## TEXTO PARA LEITURA
==================================================
O Ministério da Educação e Ensino Superior do Líbano (MEHE) tentou reabrir escolas públicas em 4 de novembro, mas o estudo mostra que, para muitas pessoas, a violência, o deslocamento e a infraestrutura inadequada impediram a retomada. Os pesquisadores descobriram que 303 escolas públicas estavam realizando o aprendizado presencial e 297 funcionando online, mas em regiões atingidas pelo conflito, como Baalbek-Hermel, o Sul e Nabatiyyeh, quase nenhuma estava fisicamente aberta.

Muitos dos participantes da pesquisa estavam vivendo em abrigos ou acomodações compartilhadas superlotadas, onde o aprendizado on-line — geralmente a única opção disponível — era difícil. Pressões financeiras, exacerbadas pela guerra, interromperam ainda mais a educação. 77% dos pais e 66% dos professores disseram que o conflito havia reduzido suas rendas em meio ao aumento do custo de vida.

Embora todos os professores e pais quisessem que a educação fosse retomada, o estudo descobriu que eles não estavam universalmente preparados. Apenas 19% dos professores em áreas fortemente afetadas pelos combates, por exemplo, consideraram o reinício da educação uma "alta prioridade". Eles também tendiam a preferir o aprendizado on-line, geralmente por razões de segurança, enquanto aqueles em regiões menos interrompidas se sentiam mais preparados para retomar a educação presencialmente.

Tanto os pais quanto os professores destacaram a escassez de recursos que dificultava o aprendizado. Muitos não tinham internet confiável, dispositivos digitais ou mesmo eletricidade. Por exemplo, apenas 62% dos professores e 49% dos pais disseram ter uma conexão de internet.

O relatório também destaca as experiências extremamente difíceis de crianças refugiadas palestinas e sírias e daquelas com deficiência: grupos que foram desproporcionalmente afetados por desigualdades sistêmicas antes do início do conflito.

Os autores estimam que até 5.000 crianças com deficiência podem estar fora da escola, com alguns pais relutantes em mandar as crianças de volta devido à falta de provisão inclusiva. Enquanto isso, as famílias refugiadas estão entre as que mais precisam urgentemente de comida, abrigo e ajuda financeira. Apesar disso, os pais sírios eram estatisticamente mais propensos a considerar a educação uma alta prioridade. Isso pode refletir preocupações de que eles foram negligenciados nos planos do MEHE.

Algumas famílias e professores sugeriram que o reinício do governo em novembro estava se mostrando quimérico. "As autoridades alegam que o ano letivo foi lançado com sucesso, mas isso não reflete a realidade", disse um professor. "Parece mais uma busca por receita do que um compromisso genuíno."
==================================================
## DADOS FORNECIDOS
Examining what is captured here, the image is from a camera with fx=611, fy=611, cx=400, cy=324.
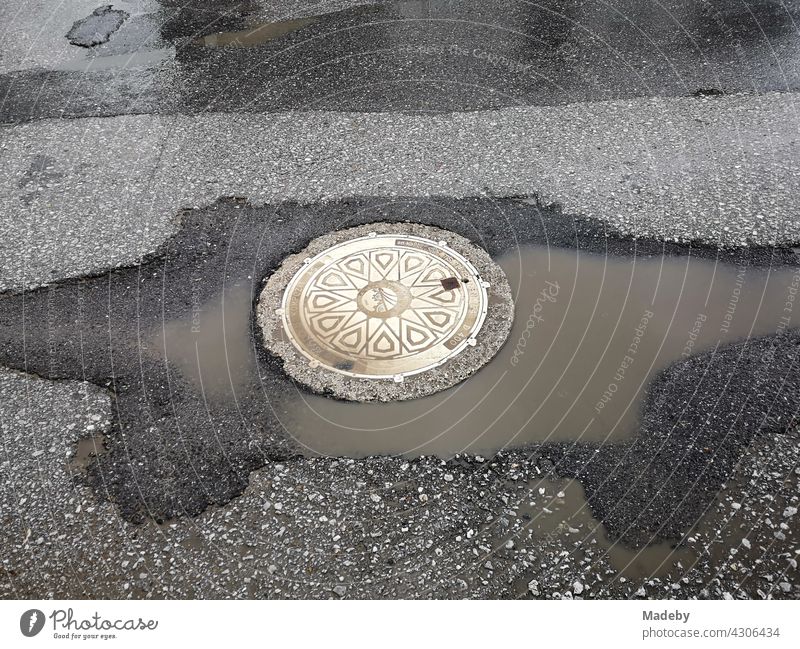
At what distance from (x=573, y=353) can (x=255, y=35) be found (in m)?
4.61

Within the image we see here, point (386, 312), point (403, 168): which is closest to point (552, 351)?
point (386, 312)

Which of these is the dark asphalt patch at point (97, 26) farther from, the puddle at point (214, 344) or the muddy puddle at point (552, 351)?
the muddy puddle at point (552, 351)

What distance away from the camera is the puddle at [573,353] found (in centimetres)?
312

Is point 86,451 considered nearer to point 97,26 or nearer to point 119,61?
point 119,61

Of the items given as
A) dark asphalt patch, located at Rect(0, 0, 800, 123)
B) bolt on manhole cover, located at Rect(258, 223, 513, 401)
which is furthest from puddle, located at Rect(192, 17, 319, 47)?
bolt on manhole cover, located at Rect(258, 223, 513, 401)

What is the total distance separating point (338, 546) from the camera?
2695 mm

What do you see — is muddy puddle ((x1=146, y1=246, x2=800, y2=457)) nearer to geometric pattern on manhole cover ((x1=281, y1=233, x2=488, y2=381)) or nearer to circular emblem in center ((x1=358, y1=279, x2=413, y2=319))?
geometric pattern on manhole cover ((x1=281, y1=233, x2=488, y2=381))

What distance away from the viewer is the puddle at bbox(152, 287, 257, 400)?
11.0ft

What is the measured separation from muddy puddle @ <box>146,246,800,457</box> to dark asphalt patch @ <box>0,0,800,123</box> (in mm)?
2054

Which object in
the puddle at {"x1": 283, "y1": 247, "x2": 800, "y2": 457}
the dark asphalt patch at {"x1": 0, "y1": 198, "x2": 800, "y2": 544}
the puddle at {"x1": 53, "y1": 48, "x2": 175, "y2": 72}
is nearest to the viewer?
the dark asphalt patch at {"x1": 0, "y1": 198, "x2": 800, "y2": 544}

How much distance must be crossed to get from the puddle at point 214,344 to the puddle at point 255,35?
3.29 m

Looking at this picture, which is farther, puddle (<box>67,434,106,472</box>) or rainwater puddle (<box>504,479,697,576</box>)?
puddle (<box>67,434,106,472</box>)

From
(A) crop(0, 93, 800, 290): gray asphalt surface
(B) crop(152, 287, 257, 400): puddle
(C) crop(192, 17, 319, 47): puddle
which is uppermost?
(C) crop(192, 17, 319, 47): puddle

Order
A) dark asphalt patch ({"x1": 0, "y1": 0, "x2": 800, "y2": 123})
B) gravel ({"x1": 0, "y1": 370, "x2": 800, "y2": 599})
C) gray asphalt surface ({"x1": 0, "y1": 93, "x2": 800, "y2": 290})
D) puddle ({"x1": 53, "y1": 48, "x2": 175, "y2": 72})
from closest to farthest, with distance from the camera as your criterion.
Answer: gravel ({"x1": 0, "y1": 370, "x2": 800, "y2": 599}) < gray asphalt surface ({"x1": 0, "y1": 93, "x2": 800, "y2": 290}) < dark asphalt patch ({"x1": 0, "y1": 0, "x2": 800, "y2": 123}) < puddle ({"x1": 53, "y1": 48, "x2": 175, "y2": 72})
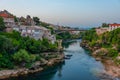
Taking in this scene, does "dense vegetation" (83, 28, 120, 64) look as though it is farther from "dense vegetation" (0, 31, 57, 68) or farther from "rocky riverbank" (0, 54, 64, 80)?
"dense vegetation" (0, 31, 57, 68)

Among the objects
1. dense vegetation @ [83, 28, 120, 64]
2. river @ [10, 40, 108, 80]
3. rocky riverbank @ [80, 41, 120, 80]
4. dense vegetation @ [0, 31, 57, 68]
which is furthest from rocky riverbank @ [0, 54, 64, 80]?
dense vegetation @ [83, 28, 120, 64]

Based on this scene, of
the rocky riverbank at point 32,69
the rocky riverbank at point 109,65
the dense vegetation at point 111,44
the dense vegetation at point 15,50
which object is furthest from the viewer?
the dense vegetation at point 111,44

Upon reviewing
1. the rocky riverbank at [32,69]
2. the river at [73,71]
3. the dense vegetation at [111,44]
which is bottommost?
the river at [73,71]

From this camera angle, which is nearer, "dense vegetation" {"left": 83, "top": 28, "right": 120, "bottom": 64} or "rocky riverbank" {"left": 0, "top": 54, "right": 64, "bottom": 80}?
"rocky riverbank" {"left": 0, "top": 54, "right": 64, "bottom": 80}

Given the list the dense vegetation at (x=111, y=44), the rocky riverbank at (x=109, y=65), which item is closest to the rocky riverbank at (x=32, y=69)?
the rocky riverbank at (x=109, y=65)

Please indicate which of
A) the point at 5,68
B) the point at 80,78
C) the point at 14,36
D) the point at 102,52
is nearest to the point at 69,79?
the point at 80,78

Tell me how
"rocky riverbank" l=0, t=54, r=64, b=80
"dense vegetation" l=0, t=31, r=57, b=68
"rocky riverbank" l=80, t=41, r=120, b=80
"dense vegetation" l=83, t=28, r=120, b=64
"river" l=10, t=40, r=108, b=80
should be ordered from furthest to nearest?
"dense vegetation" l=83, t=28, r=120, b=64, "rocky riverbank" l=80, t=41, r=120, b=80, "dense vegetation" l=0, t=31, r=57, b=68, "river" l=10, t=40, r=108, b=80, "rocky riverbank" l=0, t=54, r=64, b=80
==================================================
## ENUNCIADO DA TAREFA
Extraia do texto sobre as escolas no Líbano o trecho entre "O Ministério da" e "custo de vida.", inclusive, sem alterar nenhuma palavra.

## RESULTADO DA TAREFA
O Ministério da Educação e Ensino Superior do Líbano (MEHE) tentou reabrir escolas públicas em 4 de novembro, mas o estudo mostra que, para muitas pessoas, a violência, o deslocamento e a infraestrutura inadequada impediram a retomada. Os pesquisadores descobriram que 303 escolas públicas estavam realizando o aprendizado presencial e 297 funcionando online, mas em regiões atingidas pelo conflito, como Baalbek-Hermel, o Sul e Nabatiyyeh, quase nenhuma estava fisicamente aberta.

Muitos dos participantes da pesquisa estavam vivendo em abrigos ou acomodações compartilhadas superlotadas, onde o aprendizado on-line — geralmente a única opção disponível — era difícil. Pressões financeiras, exacerbadas pela guerra, interromperam ainda mais a educação. 77% dos pais e 66% dos professores disseram que o conflito havia reduzido suas rendas em meio ao aumento do custo de vida.